For this exercise, reproduce only the lines from the one holding "traslados en Marruecos" through the final line of the data below, exactly, and omit pictures.

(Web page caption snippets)
»»

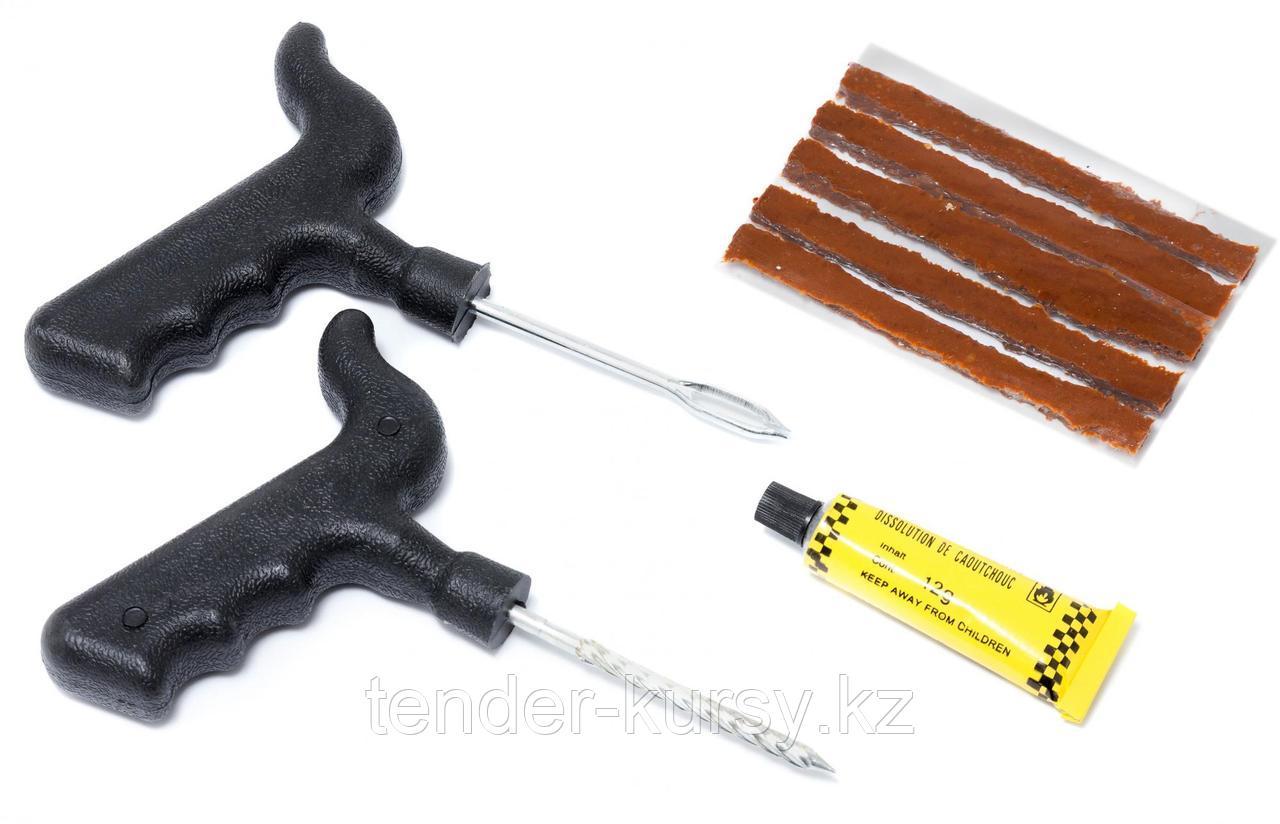 Kingtul Набор инструментов для ремонта шин 8 предметов(шило,протяжка,шнуры,клей), в блистере KINGTUL KT-904T8С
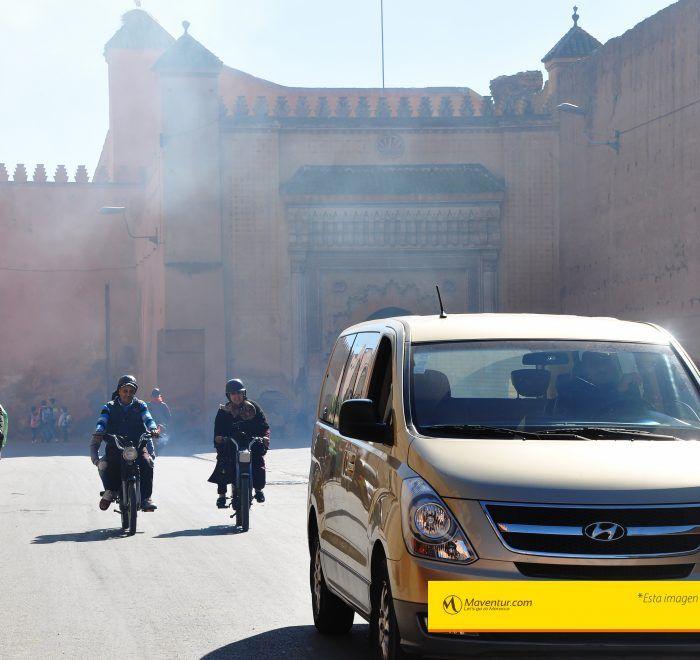 traslados en Marruecos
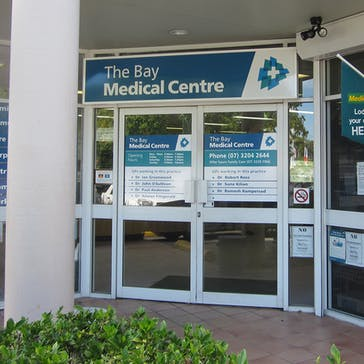The Bay Family Medical Centre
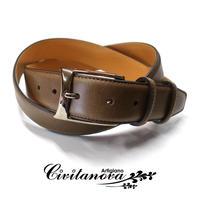 チビタノーバ - イタリア製 ハンドメイドベルト フリーサイズ ブッテロ カーキブラウン PM-1423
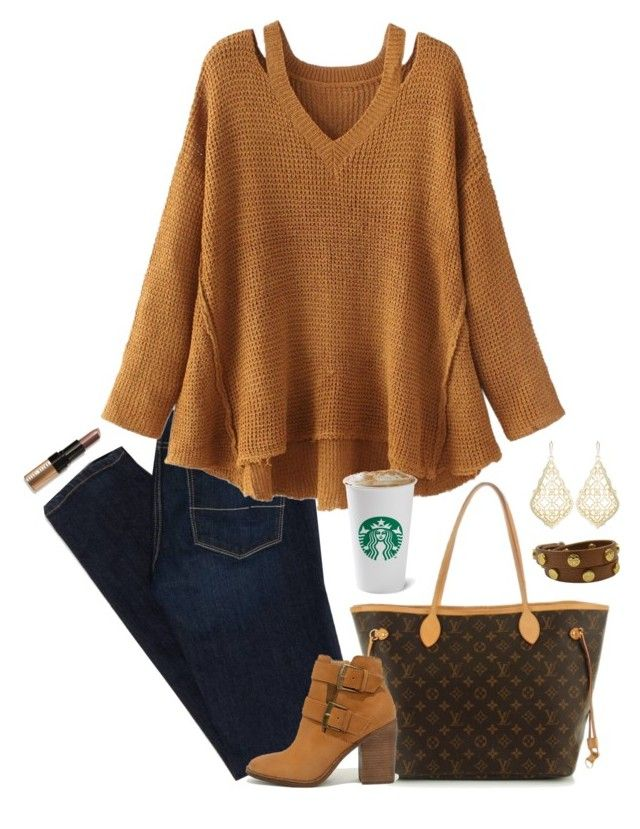 pumpkin spice and everything nice 🍂 Ropa, Otoño y Informal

««

### Reply to the exercise
 traslados en Marruecos
The Bay Family Medical Centre
 チビタノーバ - イタリア製 ハンドメイドベルト フリーサイズ ブッテロ カーキブラウン PM-1423
 pumpkin spice and everything nice 🍂 Ropa, Otoño y Informal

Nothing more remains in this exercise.